The Rest of California is at risk of falling behind its neighbors

Wineries in Napa and Sonoma counties had great success in 2017, but their California brethren did not fare quite as well. The Rest of California region only saw increased of 3.7 percent in volume and 2.1 percent in value. In particular, red blends and Pinot Noirs underperformed significantly, which was the region’s ultimate downfall.

California wineries outside of Napa and Sonoma have struggled to keep pace with the growth seen in the rest of the DtC shipping channel, as its market share has dropped from 28 percent in 2012 to 22 percent last year. Despite modest growth in 2017, there is reason to be alarmed.


Other U.S. wineries are performing well, but remain mired in relative obscurity

The Rest of U.S. category – it would be strange to call this a “region,” so we’ll go with “category” here – saw steady, impressive growth in both volume and value, at 16.9 percent and 16.2 percent respectively. These figures are indicative of a strong year in the category, but it’s important to remember these wineries still account for well under 10 percent of the value of DtC shipments.

However, with sustained growth in the coming years, this category has the opportunity to make some noise in the market and gain a larger share.

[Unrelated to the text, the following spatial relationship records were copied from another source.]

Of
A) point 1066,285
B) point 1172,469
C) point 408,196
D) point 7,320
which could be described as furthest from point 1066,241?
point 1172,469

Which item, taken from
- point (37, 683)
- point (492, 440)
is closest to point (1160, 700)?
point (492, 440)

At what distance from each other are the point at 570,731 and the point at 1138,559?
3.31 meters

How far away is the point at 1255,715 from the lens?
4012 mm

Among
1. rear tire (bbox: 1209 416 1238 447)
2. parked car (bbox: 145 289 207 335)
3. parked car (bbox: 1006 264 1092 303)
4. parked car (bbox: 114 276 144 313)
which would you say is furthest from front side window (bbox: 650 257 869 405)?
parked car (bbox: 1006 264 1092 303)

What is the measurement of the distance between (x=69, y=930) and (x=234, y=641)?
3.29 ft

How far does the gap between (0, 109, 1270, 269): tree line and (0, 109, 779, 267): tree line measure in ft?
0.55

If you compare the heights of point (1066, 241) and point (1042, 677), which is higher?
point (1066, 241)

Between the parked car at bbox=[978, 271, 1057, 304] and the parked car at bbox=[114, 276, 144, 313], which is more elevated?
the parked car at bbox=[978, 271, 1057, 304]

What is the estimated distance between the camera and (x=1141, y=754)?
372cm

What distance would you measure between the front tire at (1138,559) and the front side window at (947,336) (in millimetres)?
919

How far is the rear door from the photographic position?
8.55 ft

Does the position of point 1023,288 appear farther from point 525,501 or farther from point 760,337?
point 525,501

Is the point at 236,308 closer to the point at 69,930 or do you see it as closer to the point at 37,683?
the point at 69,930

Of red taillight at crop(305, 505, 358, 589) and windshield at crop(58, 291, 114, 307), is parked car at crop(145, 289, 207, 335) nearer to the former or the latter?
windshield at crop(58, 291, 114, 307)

Keep an eye on Washington in the years to come

Washington accounts for under 5 percent of the DtC channel’s value, but don’t sleep on the Evergreen State. Washington had some of the biggest increases of any region in 2017, with volume increasing by 25.8 percent and value jumping by 32.8 percent. The Pacific Northwest’s wine production and shipping volumes are expanding rapidly and look poised to continue doing so for the foreseeable future. At this rate, it won’t be long before Oregon and Washington make even more sizable dents in the DtC channel’s market share.